CAPE TOWN, SOUTH AFRICA - MAY 14: Peter Grant during the DHL Stormers training session and press conference at DHL Newlands on May 14, 2014 in Cape Town, South Africa. (Photo by Petri Oeschger/Gallo Images)

Picking someone on sentiment is a highly questionable action at the best of times, even more so in professional sport. So for me, Allister Coetzee’s decision to start Peter Grant, because it’s his 100th Super Rugby game, ahead of Kurt Coleman on Saturday against the Force is the wrong call.

And it’s the wrong call in so many ways. The argument put forward by Coetzee yesterday (and which has probably been conveyed to Coleman, who as the coach said “understands the sentiment”) was that Grant has served the Stormers and WP rugby well over the years and that it was done out of “pure respect” for the 29-year-old, so that he can run out in front and start the game instead of coming on as a substitute.

Well, if that is the way rugby teams are picked these days, then bring back Naas Botha.

Grant is an extremely friendly person, almost to a fault. He is engaging and always ready for a chat, and just possesses common decency – a trait that many South African sports stars would do well to emulate.

But that doesn’t mean that he should be picked ahead of someone else if he is not the better player. And at the moment, Kurt Coleman is the better flyhalf between the two. Grant has been one of the mainstays of the Stormers side during the Allister Coetzee era, winning many games with accurate goal-kicking, ruthless defence and sound distribution and tactical awareness.

In 2014, though, Grant has been far from the man who used to nail touchline conversions and then coolly jog slowly back to his mark.
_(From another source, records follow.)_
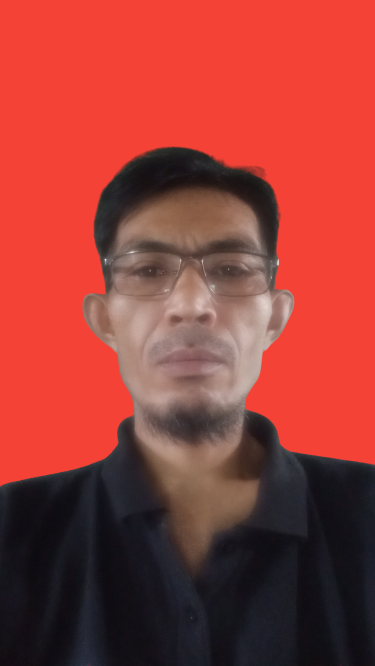 https://jk.pakki.org/storage/anggota/bageur-221117084558.png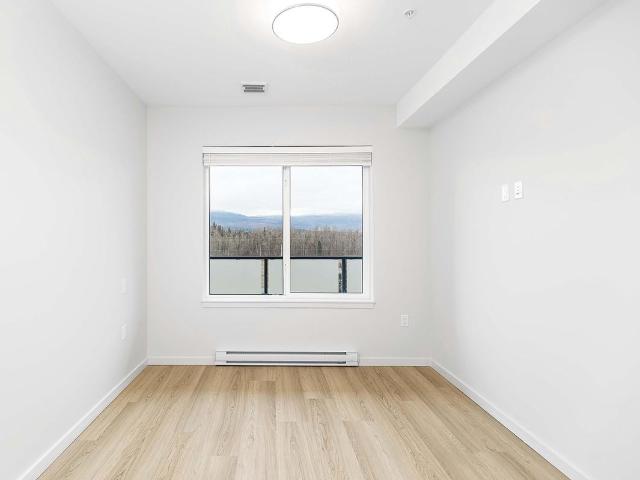 Apartment for rent in Winfield, British Columbia
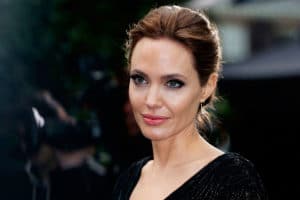 angelina-jolie-300x200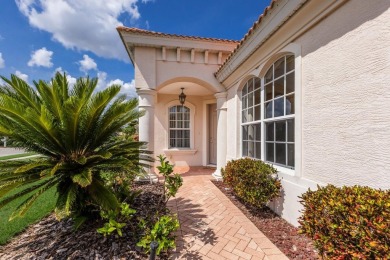 Introducing a beautiful Lee Wetherington built home in Tara on The Preserve Golf Club At Tara in Florida - for sale on GolfHomes.com, golf home, golf lot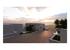 3 bedrooms Villa in Pegeia, Paphos, Cyprus No. 60636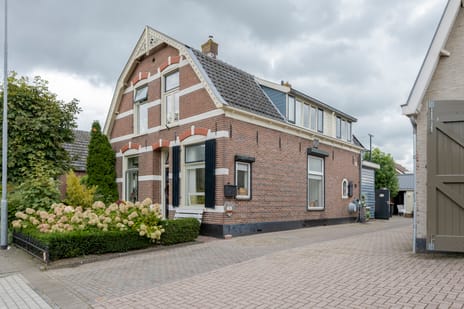 Amersfoortsestraat 63-01 main image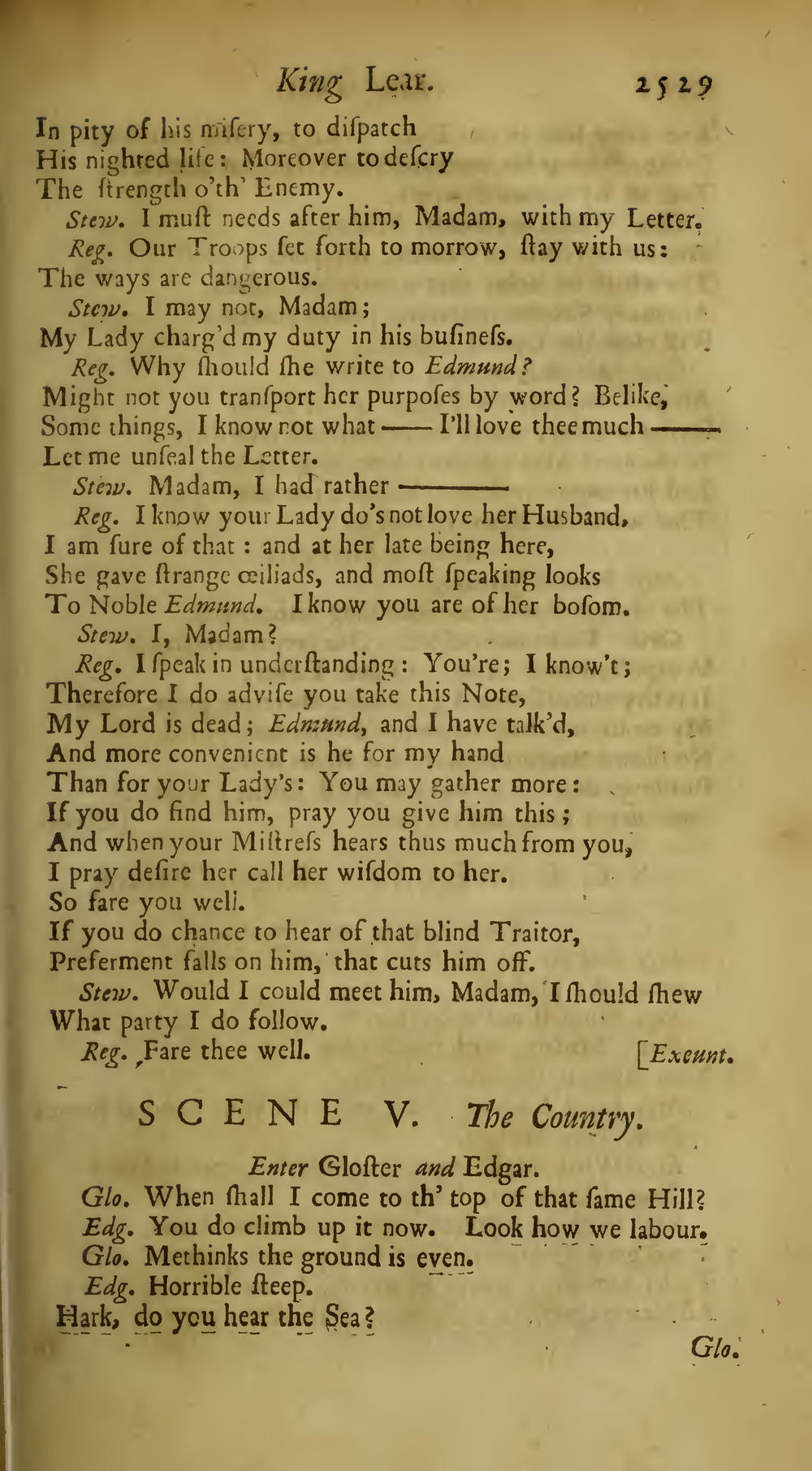 Image of page 471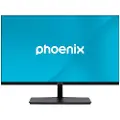 Phoenix Technologies Prisma27 27´´ Full Hd Ips Led 100hz Skjerm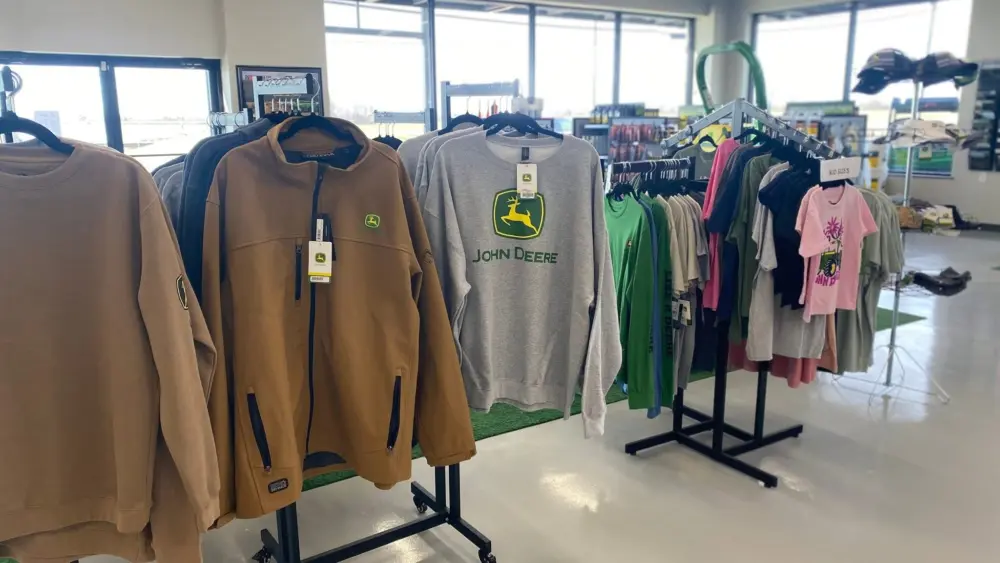 photo-mar-03-2026-1-31-33-pm-15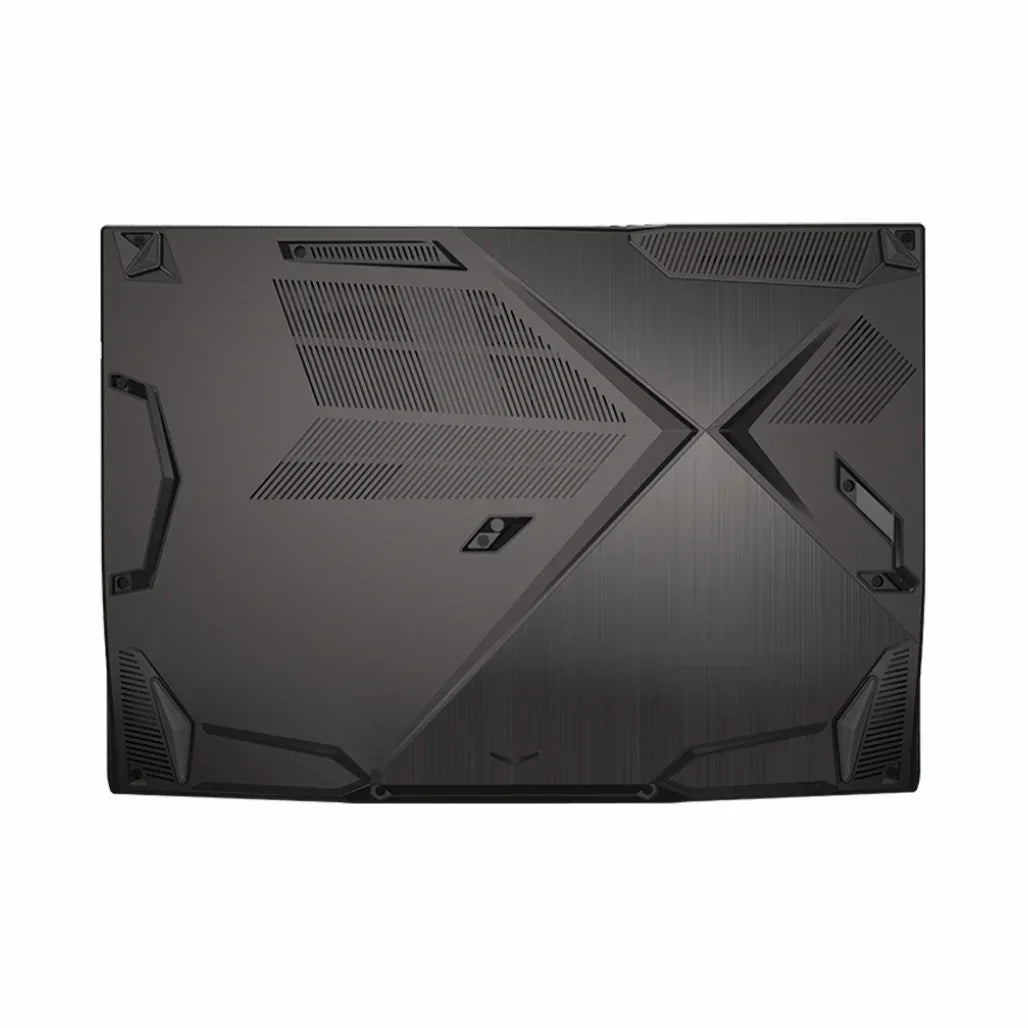 MSI Thin 15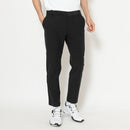 ロングパンツ メンズ キャロウェイ アパレル キャロウェイ ゴルフ Callaway APPAREL 2025 秋冬 新作 ゴルフウェア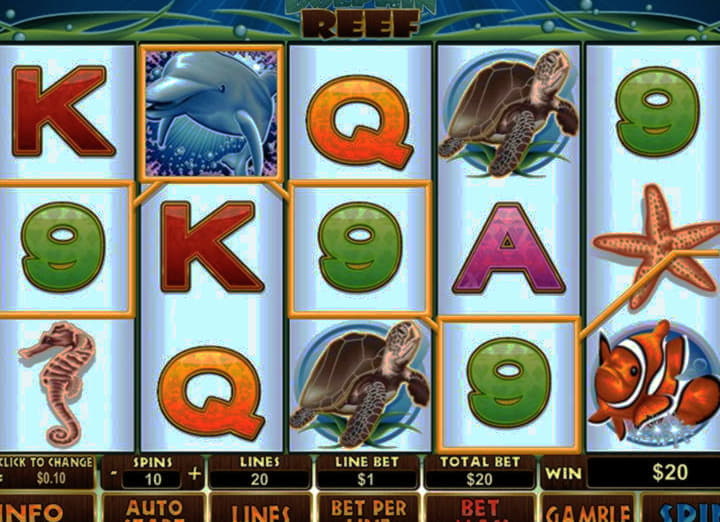 150% Welcome Bonus at Buzzluck Casino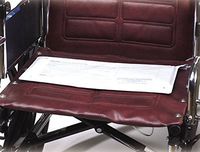 Skil-Care Chair Sensor Pad, 45-Day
He cited a lack of gametime in Japan and injuries as the reason for his struggles with form, and he was given an opportunity to re-establish himself in the side.

But it just didn’t happen for him, and while it took Coetzee until his team were out of the playoffs, the coach did eventually hand Coleman the No 10 jersey against the Highlanders.

And the promise the 24-year-old has shown has brought new energy to the Stormers’ attack, which is even more important now that they are embarking on a more positive gameplan where they want to keep ball-in-hand more often.

Yes, they are out of the competition and are bottom of the log, but Coleman would be able to build his confidence as the first-choice flyhalf by continuing to start games for the rest of the season, and he could take that into the Currie Cup as well later in the year.

And the Stormers wouldn’t want to lose any more games, especially at Newlands. Less than 20 000 people attended the last home match against the Highlanders, and it will be interesting to see how many spectators pitch up to watch the Force against a depleted Stormers side on Saturday.

That affects the financial bottom-line, as it then limits the ability of director of rugby Gert Smal and chief executive Rob Wagner to sign much-needed top-class talent from outside.

That is what professional rugby is about in the modern era, and we all know that the Stormers need reinforcements in certain positions.

Surely Grant cannot feel good about being a sentimental pick? He is one of the real nice guys at the Stormers. But Coleman should be starting, not on the bench.